Como resultado das investigações, estão sendo cumpridos 26 mandados de busca e apreensão e 15 de prisão temporária. A Justiça também determinou o afastamento provisório do cargo ou da função pública de sete servidores da Seduc e da Amgesp. A operação tem apoio da Controladoria Geral da União (CGU) e do Ministério Público Federal (MPF). Os mandados estão sendo cumpridos nas cidades de Maceió, Arapiraca, Boca da Mata, Rio Largo e São Miguel dos Campos.
De acordo com a PF, estão sendo apurados desvios de recursos públicos do Programa Nacional de Apoio ao Transporte do Escolar (PNATE) e do Fundo de Manutenção e Desenvolvimento da Educação Básica e de Valorização dos Profissionais da Educação Básica (FUNDEB), na Seduc.
As investigações começaram em abril de 2019 após uma fiscalização da CGU. O procedimento constatou fraudes licitatórias, e contratos irregulares autorizados pela Secretaria de Educação para execução do Serviço de Transporte Escolar da rede pública estadual.

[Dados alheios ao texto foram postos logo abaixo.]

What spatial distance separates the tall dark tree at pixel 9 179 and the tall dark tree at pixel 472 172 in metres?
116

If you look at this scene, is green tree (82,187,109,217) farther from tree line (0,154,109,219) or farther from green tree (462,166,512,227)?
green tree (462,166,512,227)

Foram verificados indícios de dispensa indevida de licitação, direcionamento da contratação, fraude e manipulação processual, sobrepreço, subcontratação irregular, pagamentos sem cobertura contratual e pagamentos sem documento hábil para liquidação e fraudes com superfaturamento na execução dos contratos.

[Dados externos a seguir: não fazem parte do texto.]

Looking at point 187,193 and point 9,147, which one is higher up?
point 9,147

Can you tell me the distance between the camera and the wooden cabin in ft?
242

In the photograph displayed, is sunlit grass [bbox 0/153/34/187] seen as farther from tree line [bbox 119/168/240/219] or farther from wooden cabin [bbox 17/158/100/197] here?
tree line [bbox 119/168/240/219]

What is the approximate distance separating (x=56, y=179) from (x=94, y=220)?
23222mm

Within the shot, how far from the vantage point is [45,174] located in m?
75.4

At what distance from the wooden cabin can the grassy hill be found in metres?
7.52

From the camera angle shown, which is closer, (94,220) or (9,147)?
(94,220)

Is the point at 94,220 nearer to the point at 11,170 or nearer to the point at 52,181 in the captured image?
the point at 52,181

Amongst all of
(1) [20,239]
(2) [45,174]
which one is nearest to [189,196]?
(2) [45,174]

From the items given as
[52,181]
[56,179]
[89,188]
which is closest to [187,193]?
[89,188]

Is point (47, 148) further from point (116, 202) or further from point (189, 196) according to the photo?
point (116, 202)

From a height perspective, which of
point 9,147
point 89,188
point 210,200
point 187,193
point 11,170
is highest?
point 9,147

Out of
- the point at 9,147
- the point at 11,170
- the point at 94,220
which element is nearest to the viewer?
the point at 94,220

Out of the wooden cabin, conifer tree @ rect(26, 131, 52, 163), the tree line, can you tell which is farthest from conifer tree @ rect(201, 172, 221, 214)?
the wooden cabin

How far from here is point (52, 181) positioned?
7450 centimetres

Para a PF, a participação de servidores públicos era essencial para o sucesso do esquema criminoso. Os envolvidos agiam descumprindo de forma proposital requisitos exigidos para contratação das empresas, faziam vista grossa nas fiscalizações dos contratos e emitiam certidões falsas para autorizações de pagamento e para dispensas emergenciais de licitação.
Mais detalhes da operação e a lista de presos serão divulgados em uma coletiva à imprensa no fim da manhã desta terça.